AVIATION | Tony Chua, Hong Kong

Cathay Pacific and Dragonair combined May passenger volume up 1.1%

Yet cargo load down 12.9% to 138,095 tonnes behind the weakness on Japan, Shanghai and Middle Eastern routes .

Cathay Pacific Airways on Friday released combined Cathay Pacific and Dragonair traffic figures for May 2011 that show a slight year-on-year rise in passenger numbers alongside a drop in the passenger load factor, and a decrease in the amount of cargo and mail carried.

Cathay Pacific and Dragonair carried a total of 2,208,385 passengers last month – up 1.1% on the same month last year – while the passenger load factor was down 3 percentage points to 78.3%. Capacity for the month, measured in available seat kilometres (ASKs), was up by 9.1%. For the year to date, the number of passengers carried is up by 1.6% compared to a capacity rise of 9.9%.

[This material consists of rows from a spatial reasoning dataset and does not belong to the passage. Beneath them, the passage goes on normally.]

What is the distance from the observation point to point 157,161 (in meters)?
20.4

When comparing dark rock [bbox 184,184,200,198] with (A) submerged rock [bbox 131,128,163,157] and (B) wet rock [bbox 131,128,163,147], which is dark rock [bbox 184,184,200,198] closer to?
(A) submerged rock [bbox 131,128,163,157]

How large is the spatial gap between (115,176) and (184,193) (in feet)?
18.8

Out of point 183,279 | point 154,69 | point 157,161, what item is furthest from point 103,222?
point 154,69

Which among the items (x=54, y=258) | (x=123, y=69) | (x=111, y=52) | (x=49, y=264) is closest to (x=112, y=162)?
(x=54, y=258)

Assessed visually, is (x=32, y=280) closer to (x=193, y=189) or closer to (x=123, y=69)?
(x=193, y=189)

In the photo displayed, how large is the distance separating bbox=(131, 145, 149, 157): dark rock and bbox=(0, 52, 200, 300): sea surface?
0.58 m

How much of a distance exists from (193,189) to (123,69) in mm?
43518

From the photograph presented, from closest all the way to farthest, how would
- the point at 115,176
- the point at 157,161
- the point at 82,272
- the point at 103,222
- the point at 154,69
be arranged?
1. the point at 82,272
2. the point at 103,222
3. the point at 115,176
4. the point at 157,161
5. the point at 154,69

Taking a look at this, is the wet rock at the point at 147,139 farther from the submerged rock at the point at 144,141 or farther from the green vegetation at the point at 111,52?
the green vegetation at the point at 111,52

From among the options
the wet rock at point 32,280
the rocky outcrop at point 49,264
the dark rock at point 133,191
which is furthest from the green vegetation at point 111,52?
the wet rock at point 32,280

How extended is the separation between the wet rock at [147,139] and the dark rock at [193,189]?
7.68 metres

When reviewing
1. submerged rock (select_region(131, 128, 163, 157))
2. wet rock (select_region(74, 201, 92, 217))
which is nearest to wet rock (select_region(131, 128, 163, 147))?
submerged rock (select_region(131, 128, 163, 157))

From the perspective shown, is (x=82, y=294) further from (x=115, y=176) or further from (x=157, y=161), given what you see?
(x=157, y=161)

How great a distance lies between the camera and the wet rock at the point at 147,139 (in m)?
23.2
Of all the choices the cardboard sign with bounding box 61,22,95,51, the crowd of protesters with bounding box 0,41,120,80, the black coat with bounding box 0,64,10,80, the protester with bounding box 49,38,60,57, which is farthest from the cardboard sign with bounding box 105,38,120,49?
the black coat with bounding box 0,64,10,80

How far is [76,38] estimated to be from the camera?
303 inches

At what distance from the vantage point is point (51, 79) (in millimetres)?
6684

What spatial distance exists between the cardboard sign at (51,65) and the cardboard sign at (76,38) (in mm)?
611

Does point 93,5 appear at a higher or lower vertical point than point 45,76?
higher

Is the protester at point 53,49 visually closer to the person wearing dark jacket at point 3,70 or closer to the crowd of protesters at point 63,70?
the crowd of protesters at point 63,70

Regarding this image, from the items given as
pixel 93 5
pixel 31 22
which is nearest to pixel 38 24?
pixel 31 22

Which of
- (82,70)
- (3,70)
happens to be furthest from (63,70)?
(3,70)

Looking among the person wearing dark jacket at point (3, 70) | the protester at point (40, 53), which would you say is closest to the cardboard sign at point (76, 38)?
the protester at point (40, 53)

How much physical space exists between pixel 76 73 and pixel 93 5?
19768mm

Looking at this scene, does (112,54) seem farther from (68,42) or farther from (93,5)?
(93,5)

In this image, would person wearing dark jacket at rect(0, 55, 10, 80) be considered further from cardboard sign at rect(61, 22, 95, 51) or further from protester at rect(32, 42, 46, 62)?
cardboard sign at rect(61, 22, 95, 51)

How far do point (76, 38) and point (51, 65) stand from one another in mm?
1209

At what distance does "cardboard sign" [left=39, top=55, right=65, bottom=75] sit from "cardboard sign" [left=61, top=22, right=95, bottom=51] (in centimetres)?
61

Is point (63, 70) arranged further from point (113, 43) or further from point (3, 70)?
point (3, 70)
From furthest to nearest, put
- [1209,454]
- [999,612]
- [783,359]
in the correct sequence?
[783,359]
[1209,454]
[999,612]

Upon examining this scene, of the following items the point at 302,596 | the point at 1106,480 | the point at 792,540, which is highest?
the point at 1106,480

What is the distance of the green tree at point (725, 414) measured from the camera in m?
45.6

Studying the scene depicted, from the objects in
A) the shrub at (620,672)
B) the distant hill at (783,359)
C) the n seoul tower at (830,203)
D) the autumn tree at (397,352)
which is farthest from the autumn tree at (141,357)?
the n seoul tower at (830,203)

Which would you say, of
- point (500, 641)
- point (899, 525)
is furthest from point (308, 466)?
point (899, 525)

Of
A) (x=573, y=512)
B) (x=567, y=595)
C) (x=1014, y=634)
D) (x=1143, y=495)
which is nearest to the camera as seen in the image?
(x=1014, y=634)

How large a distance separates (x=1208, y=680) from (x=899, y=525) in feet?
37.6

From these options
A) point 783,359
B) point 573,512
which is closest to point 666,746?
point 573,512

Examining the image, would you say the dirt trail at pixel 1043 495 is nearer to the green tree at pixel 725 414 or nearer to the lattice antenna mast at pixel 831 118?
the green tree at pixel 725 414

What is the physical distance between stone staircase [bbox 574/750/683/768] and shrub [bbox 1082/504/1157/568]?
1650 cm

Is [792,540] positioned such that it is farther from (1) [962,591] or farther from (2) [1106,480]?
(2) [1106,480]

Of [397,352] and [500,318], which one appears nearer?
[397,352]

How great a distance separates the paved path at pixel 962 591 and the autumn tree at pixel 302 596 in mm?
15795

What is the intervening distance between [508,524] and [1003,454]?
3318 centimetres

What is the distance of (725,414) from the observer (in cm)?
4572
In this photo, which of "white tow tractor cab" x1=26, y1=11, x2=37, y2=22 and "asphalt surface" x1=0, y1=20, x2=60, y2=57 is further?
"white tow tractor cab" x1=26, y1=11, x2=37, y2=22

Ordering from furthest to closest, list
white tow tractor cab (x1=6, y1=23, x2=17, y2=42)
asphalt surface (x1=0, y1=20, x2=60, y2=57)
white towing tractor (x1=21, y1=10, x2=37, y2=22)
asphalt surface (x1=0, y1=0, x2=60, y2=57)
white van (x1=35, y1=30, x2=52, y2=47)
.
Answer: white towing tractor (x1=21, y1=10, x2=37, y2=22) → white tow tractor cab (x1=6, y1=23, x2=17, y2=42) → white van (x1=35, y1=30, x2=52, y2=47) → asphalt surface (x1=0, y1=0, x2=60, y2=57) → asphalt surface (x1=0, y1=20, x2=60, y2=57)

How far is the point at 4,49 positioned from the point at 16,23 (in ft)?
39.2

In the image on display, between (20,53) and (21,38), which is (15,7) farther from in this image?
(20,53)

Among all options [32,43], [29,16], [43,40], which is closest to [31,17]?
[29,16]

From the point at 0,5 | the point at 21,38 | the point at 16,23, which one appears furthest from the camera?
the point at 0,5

The two airlines carried 138,095 tonnes of cargo and mail last month, a 12.9% decrease compared to the same month last year, while the cargo and mail load factor was down 10.9 percentage points to 68.2%. Capacity, measured in available cargo/mail tonne kilometres, was up by 6.1%, while cargo and mail tonne kilometres flown were down by 8.6%. For the year so far, tonnage has dropped by 3.1% compared to a capacity increase of 16.4%, according to a Cathay Pacific report.

Cathay Pacific General Manager Revenue Management Tom Owen said: "Although economy class load factors fell with the significant ASK growth, our quality of revenue grew which, combined with a robust premium performance and positive currency effect, saw the total revenue efficiency improve over May 2010. The weakness on Japan, Shanghai and Middle Eastern routes in particular continued to affect performance, but this was offset by stronger North American, UK and Southeast Asian revenue results.” 

Cathay Pacific General Manager Cargo Sales & Marketing James Woodrow said: “In May the market remained quiet and well below the strong May 2010 result when restocking of inventories remained in full swing. Europe was particularly weak and Cathay Pacific reduced Europe capacity to better match the lower level of demand.”